Bale was promoting China’s foreign-language Oscar submission, “Flowers of War,” considered the country’s most expensive film at $94 million. CNN cameras accompanied Bale to Chen’s home, where they captured Bale being jostled by security as he asked, “Why can I not visit this man?”

The incident brings China’s human-rights violations back to the forefront at a time when the country has its best chance for an Oscar and wants the opportunity to compete on the world stage. More importantly, it appears to demonstrate a star unintentionally working against his film’s Academy strategy in a category that is almost always fraught with controversy.

China, no doubt, hopes the nationalistic tone of “The Flowers of War” will help repair the country’s image, but Oscar voters might find the message in direct conflict with the images on CNN. The film is set against the backdrop of the Rape of Nanking, when Japanese soldiers took the city and murdered thousands of its citizens.
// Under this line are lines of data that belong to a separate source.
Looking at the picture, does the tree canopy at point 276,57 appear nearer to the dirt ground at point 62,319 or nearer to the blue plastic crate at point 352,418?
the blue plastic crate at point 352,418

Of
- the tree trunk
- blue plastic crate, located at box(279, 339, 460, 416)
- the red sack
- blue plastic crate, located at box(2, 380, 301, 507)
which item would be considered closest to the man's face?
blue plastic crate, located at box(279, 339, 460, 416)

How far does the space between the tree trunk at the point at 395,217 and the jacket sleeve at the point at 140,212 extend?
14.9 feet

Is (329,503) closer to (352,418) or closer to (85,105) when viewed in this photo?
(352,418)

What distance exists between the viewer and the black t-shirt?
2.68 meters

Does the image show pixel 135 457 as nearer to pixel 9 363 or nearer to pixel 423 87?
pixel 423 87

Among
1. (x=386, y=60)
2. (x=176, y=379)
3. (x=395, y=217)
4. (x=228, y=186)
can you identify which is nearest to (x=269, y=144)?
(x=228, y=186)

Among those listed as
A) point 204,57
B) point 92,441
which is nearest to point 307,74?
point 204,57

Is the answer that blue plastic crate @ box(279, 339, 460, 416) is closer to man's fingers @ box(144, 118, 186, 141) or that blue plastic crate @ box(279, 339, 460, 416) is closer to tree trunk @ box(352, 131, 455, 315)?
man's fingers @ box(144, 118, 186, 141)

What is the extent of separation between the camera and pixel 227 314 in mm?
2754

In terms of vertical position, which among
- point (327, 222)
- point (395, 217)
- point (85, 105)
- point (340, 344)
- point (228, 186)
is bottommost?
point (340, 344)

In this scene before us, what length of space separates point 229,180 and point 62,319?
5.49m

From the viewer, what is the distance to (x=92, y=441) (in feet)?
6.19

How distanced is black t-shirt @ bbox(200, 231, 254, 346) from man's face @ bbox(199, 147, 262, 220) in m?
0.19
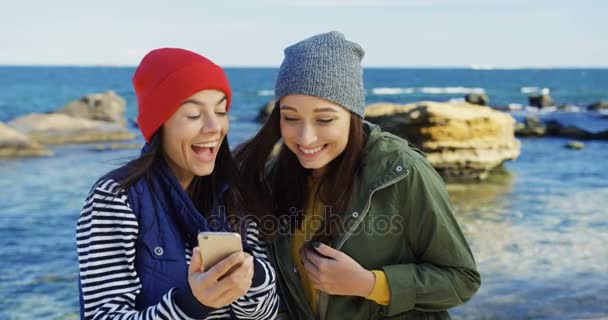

Even if Bale set out to bring attention to China’s treatment of dissidents, he could not have been surprised by the actions of the security officers. Other journalists and diplomats have tried to visit Chen and have been chased off; the presence of CNN cameras made the event seem orchestrated to cause embarrassment for the government during a publicity tour.

Whether or not Bale’s actions affect the film’s Oscar chances will have to wait until nominations are announced Jan. 24.